Towards the end of his first memoir, Down Second Avenue, Es’kia Mphahlele writes about the allure of exile set against the inhibitions that South African segregationism and apartheid had placed on his ongoing struggles for selfassertion as a man and an intellectual. In these latter pages of the book we see the emergence of Mphahlele as a literary critic. And in his second memoir, Afrika, My Music, his recollections of his years at Drum magazine in the 1950s are unassumingly peppered with his first substantial foray into literary criticism. ‘In 1956,’ he writes, ‘I began research for a thesis which I was going to present for the M.A. degree in the University of South Africa. My subject was The Non-European Character in South African English Fiction.’Although it first appeared as his master’s dissertation in 1956, ‘The Non-European Character in South African English Fiction’ also features in Down Second Avenue.

■ What you need to do
1) In the passage on Es'kia Mphahlele, what was the subject of the thesis he began researching in 1956?
2) Carry on the passage on Es'kia Mphahlele's memoirs and literary criticism, beginning after its final sentence.
The records were drawn from a different source than the passage on Es'kia Mphahlele.

■ Data under study
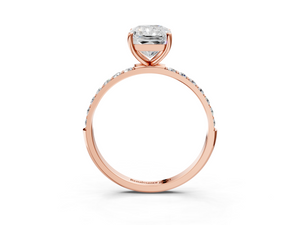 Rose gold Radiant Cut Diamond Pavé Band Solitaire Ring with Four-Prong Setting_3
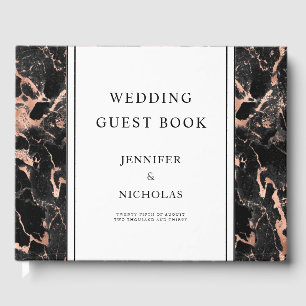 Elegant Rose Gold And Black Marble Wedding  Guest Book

--

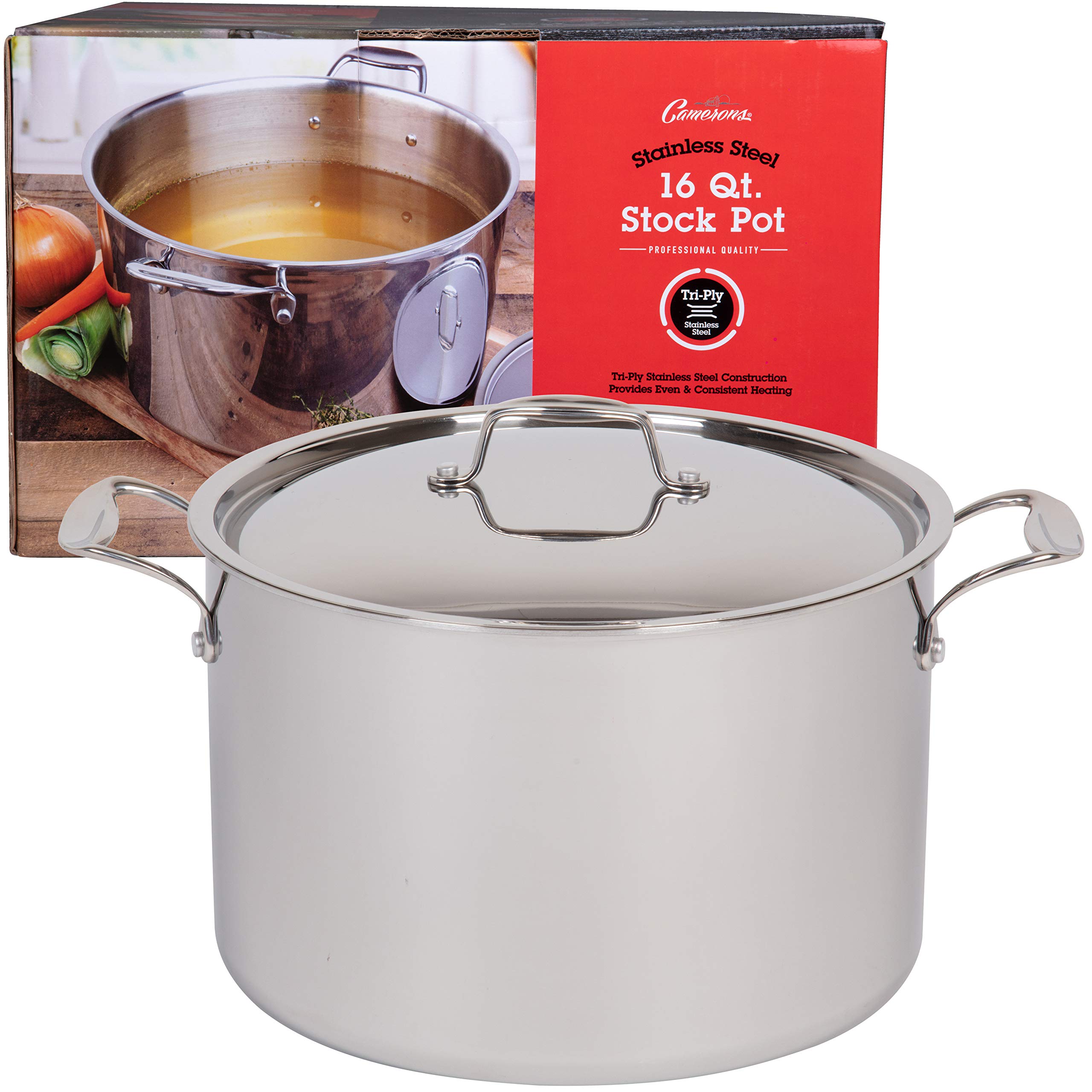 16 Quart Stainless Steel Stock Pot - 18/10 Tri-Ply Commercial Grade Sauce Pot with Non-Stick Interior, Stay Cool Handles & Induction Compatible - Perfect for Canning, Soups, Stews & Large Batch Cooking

■ Per-task answers
1) The Non-European Character in South African English Fiction.

2)
The temporal and spatial gap that lies between ‘The Non-European Character in South African English Fiction’ and The African Image (a revised edition of the book was published in 1974) marks substantial transformations in Mphahlele’s literary and intellectual odyssey. Along with the writings of Peter Abrahams, Bloke Modisane and others, his first substantial work, Down Second Avenue, would emerge amongst a corpus of works giving the outside world a glimpse of the textures of black life under the most persistent colonial state in Africa. Perhaps because the autobiographical form has been read as a ‘peculiar genre’ that ‘depicts the very social conditions that have given rise to it’ and as ‘South Africa’s most singular contribution to black literature’, Down Second Avenue arguably holds pride of place in the corpus of Mphahlele’s writings. Indeed, the works of Abrahams, Mphahlele and Alex La Guma acquired something of a canonical status in the education of a generation of those on the continent who came of age in the wake of independence in the 1960s and 1970s, without any immediate access to the lived realities of apartheid.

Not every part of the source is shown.